Warga negara Inggris Aiden Aslin, yang ditangkap di tengah pertempuran antara pasukan Rusia dan Ukraina di Mariupol, telah mengatakan ia telah pamitan kepada keluarganya.

Pria tersebut, selain pamit ia juga mengatakan kepada keluarganya bahwa hukuman matinya kemungkinan akan dilaksanakan.

Awal bulan ini, pengadilan di Republik Rakyat Donetsk (DPR) menjatuhkan hukuman mati terhadap Aslin, rekan senegaranya Shaun Pinner, dan Maroko Saaudun Brahim.

Dikutip dari Russia Today, tiga orang, yang berjuang di pihak Ukraina, dinyatakan bersalah atas tentara bayaran, pelanggaran teroris dan berusaha untuk menggulingkan pemerintah republik.

Baca juga: Banyak Tentara Bayaran Barat yang Tak Kompeten, Saling Serang Dengan Teman Sendiri

Keluarga Aslin mengatakan kepada BBC pada hari Rabu bahwa dia menelepon mereka dan mengatakan dia telah diperingatkan oleh perwakilan DPR bahwa “waktunya hampir habis.”

“Tidak ada kata-kata; hanya tidak ada kata-kata. Pasti menjadi mimpi buruk terburuk bagi semua orang untuk memiliki anggota keluarga Anda diancam dengan cara ini, ”kata nenek sang tentara bayaran, Pamela Hall.

Dia mengatakan kepada outlet Aslin "sangat kesal" saat berbicara dengan ibunya.

"Intinya Aiden mengatakan DPR telah mengatakan kepadanya bahwa tidak ada orang dari Inggris yang melakukan kontak, dan dia akan dieksekusi," katanya.

“Saya harus percaya apa yang dikatakan Aiden kepada kami, bahwa jika DPR tidak mendapat tanggapan maka mereka akan mengeksekusinya. Jelas, saya harap itu tidak benar,” tambah Hall.

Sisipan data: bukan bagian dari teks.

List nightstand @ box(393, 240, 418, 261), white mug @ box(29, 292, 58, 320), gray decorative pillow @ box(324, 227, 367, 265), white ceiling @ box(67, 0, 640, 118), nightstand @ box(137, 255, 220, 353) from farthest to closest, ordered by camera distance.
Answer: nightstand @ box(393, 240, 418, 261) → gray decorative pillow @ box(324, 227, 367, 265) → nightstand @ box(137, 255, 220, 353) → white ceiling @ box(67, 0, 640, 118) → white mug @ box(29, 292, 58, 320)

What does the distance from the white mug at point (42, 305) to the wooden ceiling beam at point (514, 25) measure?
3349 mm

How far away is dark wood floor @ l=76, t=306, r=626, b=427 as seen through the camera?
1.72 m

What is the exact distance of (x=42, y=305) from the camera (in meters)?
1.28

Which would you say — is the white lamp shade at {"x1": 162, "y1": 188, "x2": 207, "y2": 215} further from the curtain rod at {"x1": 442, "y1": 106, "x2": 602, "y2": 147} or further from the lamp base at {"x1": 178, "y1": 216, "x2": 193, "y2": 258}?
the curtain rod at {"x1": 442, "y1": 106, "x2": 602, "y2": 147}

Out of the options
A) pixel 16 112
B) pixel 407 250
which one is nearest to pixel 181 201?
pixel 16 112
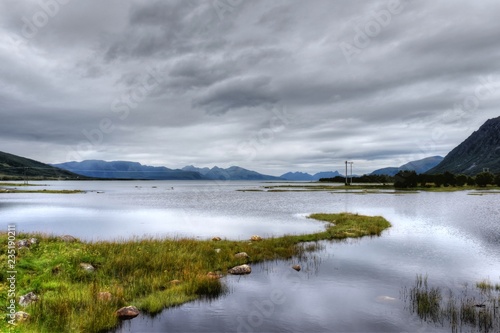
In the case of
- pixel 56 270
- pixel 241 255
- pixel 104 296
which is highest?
pixel 56 270

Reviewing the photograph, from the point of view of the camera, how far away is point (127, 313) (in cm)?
1772

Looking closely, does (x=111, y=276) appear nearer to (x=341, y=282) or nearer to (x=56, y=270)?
(x=56, y=270)

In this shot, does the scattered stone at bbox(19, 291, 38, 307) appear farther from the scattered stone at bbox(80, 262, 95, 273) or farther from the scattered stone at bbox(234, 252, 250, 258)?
the scattered stone at bbox(234, 252, 250, 258)

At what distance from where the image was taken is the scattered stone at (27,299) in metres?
16.9

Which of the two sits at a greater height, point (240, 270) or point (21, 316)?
point (21, 316)

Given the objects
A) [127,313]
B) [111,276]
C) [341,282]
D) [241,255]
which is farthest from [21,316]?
[341,282]

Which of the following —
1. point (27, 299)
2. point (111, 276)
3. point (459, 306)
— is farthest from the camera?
point (111, 276)

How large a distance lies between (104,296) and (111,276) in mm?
5338

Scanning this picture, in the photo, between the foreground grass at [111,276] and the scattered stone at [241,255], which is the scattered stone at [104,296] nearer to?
the foreground grass at [111,276]

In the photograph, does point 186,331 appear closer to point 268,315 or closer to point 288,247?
point 268,315

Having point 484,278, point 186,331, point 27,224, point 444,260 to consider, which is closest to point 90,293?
point 186,331

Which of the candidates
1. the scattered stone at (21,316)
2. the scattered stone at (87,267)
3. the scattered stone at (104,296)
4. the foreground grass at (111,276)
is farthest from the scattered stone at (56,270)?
the scattered stone at (21,316)

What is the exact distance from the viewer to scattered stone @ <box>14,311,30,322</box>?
48.2 ft

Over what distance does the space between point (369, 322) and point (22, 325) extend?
16793 mm
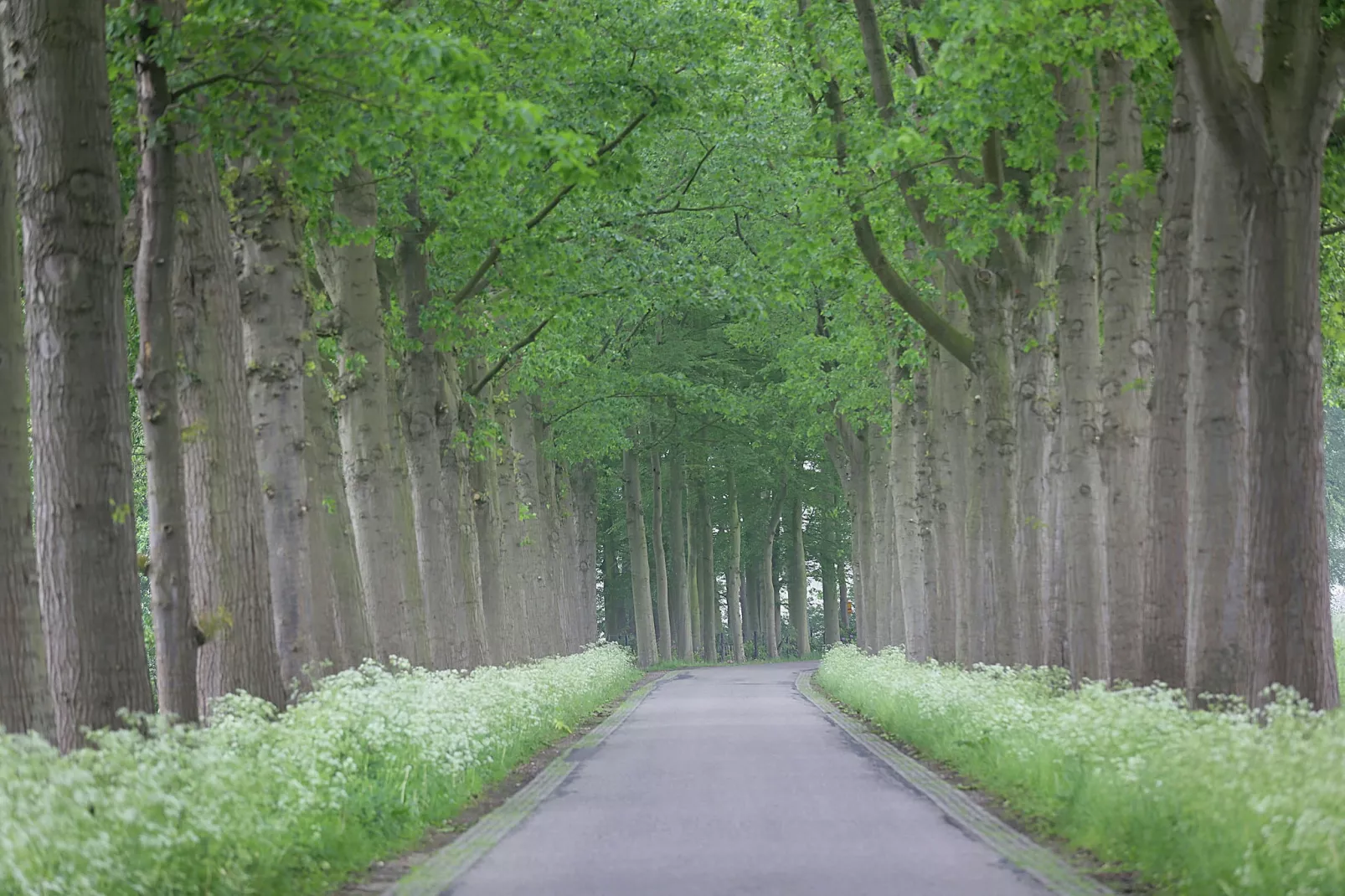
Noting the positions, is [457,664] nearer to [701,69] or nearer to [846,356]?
[701,69]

Dia juga mengatakan dia percaya "kontak harus dilakukan antara Inggris dan Rusia" mengenai nasib cucunya.

Pihak berwenang Inggris mendekati Kremlin tentang Aslin dan Pinner awal pekan ini. Namun, menurut duta besar Rusia untuk Inggris Andrey Kevin, pesan dari London “ditulis dalam istilah yang sangat arogan dan instruktif. Itu tidak membuat kami ingin bekerja sama dalam masalah ini.”

Moskow bersikeras London harus berbicara langsung dengan Republik Rakyat Donetsk tentang warganya, tetapi Inggris enggan melakukannya karena tidak mengakui kemerdekaan DPR.

Menteri Luar Negeri Inggris Liz Truss, yang mengatakan bahwa Aslin dan Pinner harus diperlakukan sebagai tawanan perang, bukan tentara bayaran, menyebut persidangan mereka di Donetsk sebagai “penilaian palsu yang sama sekali tidak memiliki legitimasi.”

Baca juga: Serangan Artileri Ukraina Tewaskan Ratusan Tentara Bayaran Rusia

Harapan para pejuang Inggris untuk dibebaskan sebagai bagian dari pertukaran tahanan antara Rusia dan Ukraina telah dihancurkan oleh kepala DPR, Denis Pushilin.

Pejabat itu mengatakan pekan lalu bahwa dia tidak melihat alasan untuk memaafkan orang asing, yang “datang ke Ukraina untuk membunuh warga sipil demi uang.”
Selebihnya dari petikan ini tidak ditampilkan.